Über den genauen Gesundheitszustand war zunächst nichts bekannt. Das betraf auch die Frage, ob Lebensgefahr bestand. Das Kind wurde auf der Intensivstation behandelt. Dort kämpften die Ärztinnen und Ärzte unter Einsatz der modernsten Technik um sein Leben. Die inneren und äußeren Verletzungen erwiesen sich aber als zu schwerwiegend, um es noch retten zu können. (Bilder)
Tragisches Unglück in Oberbarmen
Die Wuppertaler Polizei hat unterdessen damit begonnen, zu den Hintergründen zu ermitteln. In dem Haus waren wegen der hohen Temperaturen jenseits der 30-Grad-Marke sehr viele Fenster geöffnet. Die Polizei schließt zwar grundsätzlich – wie immer in solchen Fällen – auch andere Hintergründe nicht aus.

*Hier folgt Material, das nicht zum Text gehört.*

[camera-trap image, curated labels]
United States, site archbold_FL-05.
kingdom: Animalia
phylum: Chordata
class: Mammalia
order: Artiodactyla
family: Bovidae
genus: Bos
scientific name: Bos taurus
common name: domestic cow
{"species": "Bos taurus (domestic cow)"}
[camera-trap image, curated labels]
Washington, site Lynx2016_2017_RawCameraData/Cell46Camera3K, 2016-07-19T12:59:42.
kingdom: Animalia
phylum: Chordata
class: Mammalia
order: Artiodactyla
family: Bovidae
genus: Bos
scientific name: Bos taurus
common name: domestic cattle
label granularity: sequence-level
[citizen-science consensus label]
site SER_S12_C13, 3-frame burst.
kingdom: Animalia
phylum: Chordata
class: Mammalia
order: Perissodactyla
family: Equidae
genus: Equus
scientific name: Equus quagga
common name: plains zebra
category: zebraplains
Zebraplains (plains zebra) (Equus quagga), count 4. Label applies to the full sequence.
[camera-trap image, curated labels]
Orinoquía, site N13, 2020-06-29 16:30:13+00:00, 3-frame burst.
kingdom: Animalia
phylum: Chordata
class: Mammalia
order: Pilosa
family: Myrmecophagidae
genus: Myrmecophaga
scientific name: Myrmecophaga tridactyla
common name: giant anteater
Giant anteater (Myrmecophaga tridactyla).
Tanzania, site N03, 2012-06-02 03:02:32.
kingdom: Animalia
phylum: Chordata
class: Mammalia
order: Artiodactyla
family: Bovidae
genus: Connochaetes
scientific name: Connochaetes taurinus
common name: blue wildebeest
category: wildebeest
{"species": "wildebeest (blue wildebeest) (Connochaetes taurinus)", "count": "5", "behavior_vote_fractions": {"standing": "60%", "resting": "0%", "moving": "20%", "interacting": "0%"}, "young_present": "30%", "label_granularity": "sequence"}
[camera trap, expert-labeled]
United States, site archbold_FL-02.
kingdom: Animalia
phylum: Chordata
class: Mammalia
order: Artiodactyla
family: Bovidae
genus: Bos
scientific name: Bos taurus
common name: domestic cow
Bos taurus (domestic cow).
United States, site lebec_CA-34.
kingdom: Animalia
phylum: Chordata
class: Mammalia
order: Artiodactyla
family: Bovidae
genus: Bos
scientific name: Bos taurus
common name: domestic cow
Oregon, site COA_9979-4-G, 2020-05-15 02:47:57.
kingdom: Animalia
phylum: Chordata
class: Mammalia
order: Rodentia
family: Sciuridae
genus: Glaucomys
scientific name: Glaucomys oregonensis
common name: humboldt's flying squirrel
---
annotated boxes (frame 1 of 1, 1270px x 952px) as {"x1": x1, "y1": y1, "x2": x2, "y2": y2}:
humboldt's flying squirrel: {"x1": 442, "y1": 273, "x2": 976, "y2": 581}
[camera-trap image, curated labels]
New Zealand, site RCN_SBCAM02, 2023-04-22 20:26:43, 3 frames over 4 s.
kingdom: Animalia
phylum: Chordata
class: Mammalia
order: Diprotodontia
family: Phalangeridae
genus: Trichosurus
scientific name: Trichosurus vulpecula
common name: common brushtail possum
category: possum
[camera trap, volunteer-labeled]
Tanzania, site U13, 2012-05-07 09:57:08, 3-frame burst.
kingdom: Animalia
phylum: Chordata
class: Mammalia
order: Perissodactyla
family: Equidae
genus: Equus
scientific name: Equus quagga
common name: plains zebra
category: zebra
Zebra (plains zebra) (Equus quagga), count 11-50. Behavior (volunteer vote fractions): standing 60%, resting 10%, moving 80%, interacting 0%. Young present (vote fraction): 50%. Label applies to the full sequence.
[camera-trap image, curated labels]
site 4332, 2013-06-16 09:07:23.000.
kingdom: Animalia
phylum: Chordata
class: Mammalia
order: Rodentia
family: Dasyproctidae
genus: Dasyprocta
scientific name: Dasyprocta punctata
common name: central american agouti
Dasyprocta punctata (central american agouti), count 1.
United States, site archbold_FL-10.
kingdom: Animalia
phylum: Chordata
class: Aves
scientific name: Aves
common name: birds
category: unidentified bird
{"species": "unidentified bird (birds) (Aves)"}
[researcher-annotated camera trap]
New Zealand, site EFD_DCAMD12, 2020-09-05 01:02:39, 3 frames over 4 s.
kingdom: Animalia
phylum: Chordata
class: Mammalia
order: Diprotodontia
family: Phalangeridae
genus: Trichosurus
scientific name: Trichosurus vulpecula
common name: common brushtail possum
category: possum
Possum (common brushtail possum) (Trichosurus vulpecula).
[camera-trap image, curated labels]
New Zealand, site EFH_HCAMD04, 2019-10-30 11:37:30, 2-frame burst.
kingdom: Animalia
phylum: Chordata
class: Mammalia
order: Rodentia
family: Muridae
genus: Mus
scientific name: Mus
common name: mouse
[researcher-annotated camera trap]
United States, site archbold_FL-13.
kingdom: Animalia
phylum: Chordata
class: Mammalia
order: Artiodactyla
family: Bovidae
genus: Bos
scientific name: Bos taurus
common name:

Aber: „Zum jetzigen Erkenntnisstand ergeben sich keine Hinweise auf eine vorsätzlich herbeigeführte Straftat“, heißt es. Man ermittele weiter in alle Richtungen, heißt es aus dem Präsidium. Geklärt werden muss unter anderem die Frage, die das Kind an das Fenster gelangen konnte und wer die Aufsichtspflicht hatte.
Die Berliner Straße war während des Einsatzes in Richtung Elberfeld ab der Brändströmstraße komplett gesperrt. Es kam deshalb auf dem Teilstück der B7 zu Behinderungen. Der Verkehr wurde während der Maßnahmen entsprechend umgeleitet.